> What is needed
Transcribe the records exactly from the line with "class: Reptilia" to the end, both included.

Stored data

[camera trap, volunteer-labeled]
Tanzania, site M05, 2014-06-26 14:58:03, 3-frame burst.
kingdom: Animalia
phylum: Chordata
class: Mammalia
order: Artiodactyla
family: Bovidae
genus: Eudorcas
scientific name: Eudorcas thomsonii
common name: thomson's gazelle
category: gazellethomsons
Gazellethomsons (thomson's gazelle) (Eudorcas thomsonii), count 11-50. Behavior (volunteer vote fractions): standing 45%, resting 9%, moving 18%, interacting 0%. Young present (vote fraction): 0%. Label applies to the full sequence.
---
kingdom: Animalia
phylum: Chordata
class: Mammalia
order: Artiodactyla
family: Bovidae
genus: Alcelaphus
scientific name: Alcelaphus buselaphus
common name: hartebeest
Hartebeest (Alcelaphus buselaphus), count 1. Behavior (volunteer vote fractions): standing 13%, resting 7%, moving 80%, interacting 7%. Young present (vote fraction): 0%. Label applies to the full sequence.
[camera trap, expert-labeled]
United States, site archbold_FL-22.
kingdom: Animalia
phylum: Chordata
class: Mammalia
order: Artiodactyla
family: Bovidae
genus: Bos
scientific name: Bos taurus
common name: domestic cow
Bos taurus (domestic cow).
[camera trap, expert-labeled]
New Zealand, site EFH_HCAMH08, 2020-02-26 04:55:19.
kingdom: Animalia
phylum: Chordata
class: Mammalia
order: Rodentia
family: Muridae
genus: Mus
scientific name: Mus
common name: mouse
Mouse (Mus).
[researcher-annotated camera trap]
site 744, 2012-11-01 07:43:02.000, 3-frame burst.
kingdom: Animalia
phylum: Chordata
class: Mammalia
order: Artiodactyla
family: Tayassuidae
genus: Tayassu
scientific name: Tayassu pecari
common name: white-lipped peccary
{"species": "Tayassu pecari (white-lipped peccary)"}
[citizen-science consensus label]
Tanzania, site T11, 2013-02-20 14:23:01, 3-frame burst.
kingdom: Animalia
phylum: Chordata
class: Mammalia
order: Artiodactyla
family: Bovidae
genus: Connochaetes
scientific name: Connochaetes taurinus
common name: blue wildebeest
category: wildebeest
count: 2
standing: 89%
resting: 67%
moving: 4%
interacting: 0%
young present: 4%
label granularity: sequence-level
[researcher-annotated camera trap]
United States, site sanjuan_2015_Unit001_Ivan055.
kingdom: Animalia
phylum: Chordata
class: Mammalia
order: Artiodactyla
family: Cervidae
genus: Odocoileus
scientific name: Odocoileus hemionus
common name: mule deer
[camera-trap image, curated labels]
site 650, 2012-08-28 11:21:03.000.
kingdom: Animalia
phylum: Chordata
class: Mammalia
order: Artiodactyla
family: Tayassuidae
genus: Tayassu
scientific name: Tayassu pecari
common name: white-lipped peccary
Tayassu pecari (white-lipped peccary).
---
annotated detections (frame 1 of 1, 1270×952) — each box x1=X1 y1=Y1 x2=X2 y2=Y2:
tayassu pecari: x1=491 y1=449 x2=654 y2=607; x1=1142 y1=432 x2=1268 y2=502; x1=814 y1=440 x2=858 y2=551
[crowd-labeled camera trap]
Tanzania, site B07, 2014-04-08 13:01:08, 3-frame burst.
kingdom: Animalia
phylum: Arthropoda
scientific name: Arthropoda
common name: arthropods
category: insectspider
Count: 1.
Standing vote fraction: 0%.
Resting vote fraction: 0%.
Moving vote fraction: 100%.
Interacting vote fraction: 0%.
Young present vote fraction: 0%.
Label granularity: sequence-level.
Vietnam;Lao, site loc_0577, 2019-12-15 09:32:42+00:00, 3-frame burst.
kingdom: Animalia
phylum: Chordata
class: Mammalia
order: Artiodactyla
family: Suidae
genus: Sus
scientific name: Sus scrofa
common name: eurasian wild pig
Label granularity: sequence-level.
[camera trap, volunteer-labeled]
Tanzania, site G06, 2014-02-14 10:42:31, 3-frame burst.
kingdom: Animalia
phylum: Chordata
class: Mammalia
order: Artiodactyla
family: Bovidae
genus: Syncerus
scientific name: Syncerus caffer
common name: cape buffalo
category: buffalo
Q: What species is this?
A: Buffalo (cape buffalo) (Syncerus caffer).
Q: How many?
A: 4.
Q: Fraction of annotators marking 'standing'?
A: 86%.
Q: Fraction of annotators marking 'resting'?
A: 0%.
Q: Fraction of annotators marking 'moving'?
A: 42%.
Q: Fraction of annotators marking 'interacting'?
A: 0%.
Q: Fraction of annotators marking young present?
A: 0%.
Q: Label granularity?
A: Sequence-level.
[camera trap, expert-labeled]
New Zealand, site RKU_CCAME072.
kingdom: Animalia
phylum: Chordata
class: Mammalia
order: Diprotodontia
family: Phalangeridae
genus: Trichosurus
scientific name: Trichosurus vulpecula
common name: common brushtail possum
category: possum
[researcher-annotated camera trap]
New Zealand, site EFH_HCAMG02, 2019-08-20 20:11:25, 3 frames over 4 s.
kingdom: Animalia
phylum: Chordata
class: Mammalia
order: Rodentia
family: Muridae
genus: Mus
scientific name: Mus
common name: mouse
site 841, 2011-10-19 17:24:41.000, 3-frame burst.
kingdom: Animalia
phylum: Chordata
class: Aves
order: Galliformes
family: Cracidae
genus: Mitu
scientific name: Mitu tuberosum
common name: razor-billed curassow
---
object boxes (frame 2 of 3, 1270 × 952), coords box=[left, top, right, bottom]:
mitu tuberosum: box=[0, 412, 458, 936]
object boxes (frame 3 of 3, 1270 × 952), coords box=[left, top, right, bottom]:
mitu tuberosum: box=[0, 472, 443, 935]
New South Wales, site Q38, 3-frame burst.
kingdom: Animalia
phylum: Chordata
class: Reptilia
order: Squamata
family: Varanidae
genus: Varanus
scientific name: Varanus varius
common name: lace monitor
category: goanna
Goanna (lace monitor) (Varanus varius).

> Answer to this problem
class: Reptilia
order: Squamata
family: Varanidae
genus: Varanus
scientific name: Varanus varius
common name: lace monitor
category: goanna
Goanna (lace monitor) (Varanus varius).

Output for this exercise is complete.